TIMANG-TIMANG CAWAPRES GANJAR, DARI NAHDLIYIN HINGGA KEPALA BIN

JAKARTA – Empat bulan menjelang pendaftaran para kontestan dalam pemilihan presiden 2024, pendulum politik kini berayun ke penentuan calon wakil presiden yang akan mendampingi tiga kandidat presiden saat ini. 

Begitu pula di kubu Ganjar Pranowo, Gubernur Jawa Tengah yang akan diusung Partai Demokrasi Indonesia Perjuangan (PDIP) sebagai bakal calon pengganti Joko Widodo.
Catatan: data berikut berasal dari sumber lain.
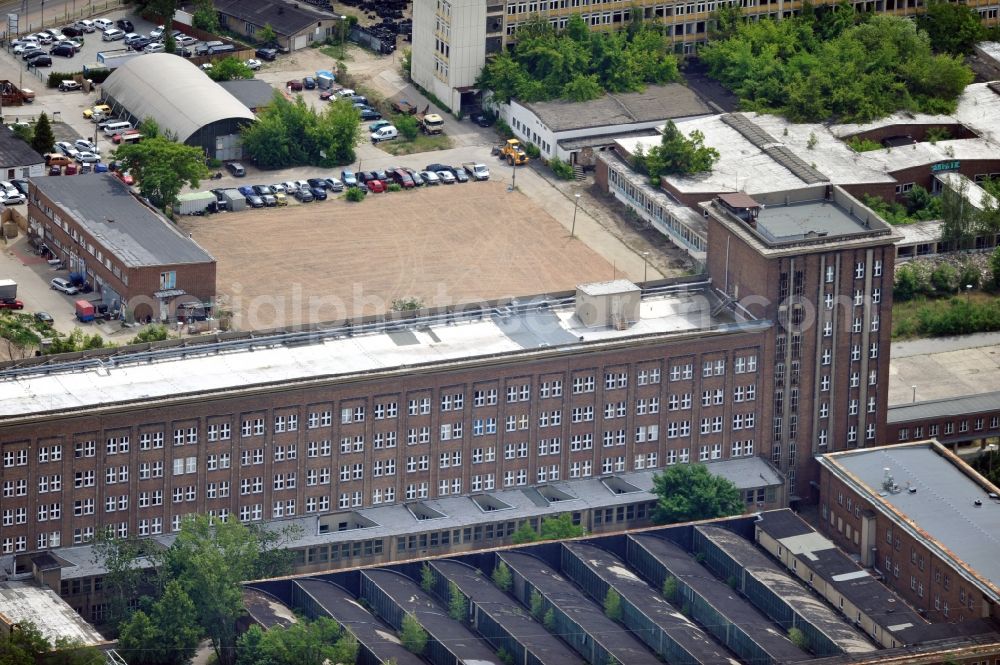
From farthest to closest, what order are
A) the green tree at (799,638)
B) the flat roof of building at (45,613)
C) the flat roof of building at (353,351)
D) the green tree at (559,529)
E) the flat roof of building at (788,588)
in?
1. the green tree at (559,529)
2. the flat roof of building at (353,351)
3. the green tree at (799,638)
4. the flat roof of building at (788,588)
5. the flat roof of building at (45,613)

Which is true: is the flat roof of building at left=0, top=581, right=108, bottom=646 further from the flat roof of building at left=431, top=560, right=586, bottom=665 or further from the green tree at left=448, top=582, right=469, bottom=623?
the flat roof of building at left=431, top=560, right=586, bottom=665

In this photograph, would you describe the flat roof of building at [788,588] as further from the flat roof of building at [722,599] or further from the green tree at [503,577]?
the green tree at [503,577]

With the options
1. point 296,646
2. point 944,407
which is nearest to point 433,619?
point 296,646

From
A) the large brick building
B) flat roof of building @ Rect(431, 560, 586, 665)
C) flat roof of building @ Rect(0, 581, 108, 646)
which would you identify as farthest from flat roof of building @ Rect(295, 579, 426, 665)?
flat roof of building @ Rect(0, 581, 108, 646)

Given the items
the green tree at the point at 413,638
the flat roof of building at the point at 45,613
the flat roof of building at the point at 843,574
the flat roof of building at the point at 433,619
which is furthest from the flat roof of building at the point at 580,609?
the flat roof of building at the point at 45,613

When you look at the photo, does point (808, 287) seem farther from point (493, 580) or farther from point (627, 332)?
point (493, 580)

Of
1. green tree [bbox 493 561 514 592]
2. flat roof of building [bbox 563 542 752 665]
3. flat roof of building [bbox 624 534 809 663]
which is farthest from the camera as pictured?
green tree [bbox 493 561 514 592]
Kemarin, di tengah santernya kabar keinginan Ketua Umum PDIP Megawati Soekarnoputri untuk menduetkan Ganjar dengan sosok dari kalangan Nahdlatul Ulama, nama Kepala BIN Budi Gunawan kembali merangsek ikut meramaikan bursa. Sekelompok relawan pendukung Ganjar Pranowo yang menamakan diri Pro Patria Pro Ganjar mendeklarasikan dukungan kepada Budi Gunawan sebagai calon pendamping Ganjar di Samarinda, Kalimantan Timur.

“Indonesia adalah negara besar dan rawan potensi konflik sehingga Ganjar harus didampingi oleh seorang wakil yang kuat, yaitu Pak Budi Gunawan,” kata Ketua Umum Dewan Pimpinan Pusat Pro Patria Pro Ganjar, Yohanes Ayub Khan, kemarin.  
Yoppie—begitu Yohanes Ayub Khan biasa dipanggil—mengklaim dukungan Pro Patria Pro Ganjar kepada Budi Gunawan merupakan hasil diskusi dan aspirasi relawan di daerah. Menurut dia, sebagai purnawirawan jenderal Polri dan Kepala Badan Intelijen Negara (BIN), Budi layak mendampingi Ganjar. “Budi Gunawan sudah tahu betul mengenai dinamika yang ada di Indonesia,” kata Yoppie, yang juga menjadi anggota Pengurus Pusat Keluarga Alumni Universitas Gadjah Mada (Kagama) periode 2019-2024 di bawah kepemimpinan Ganjar Pranowo.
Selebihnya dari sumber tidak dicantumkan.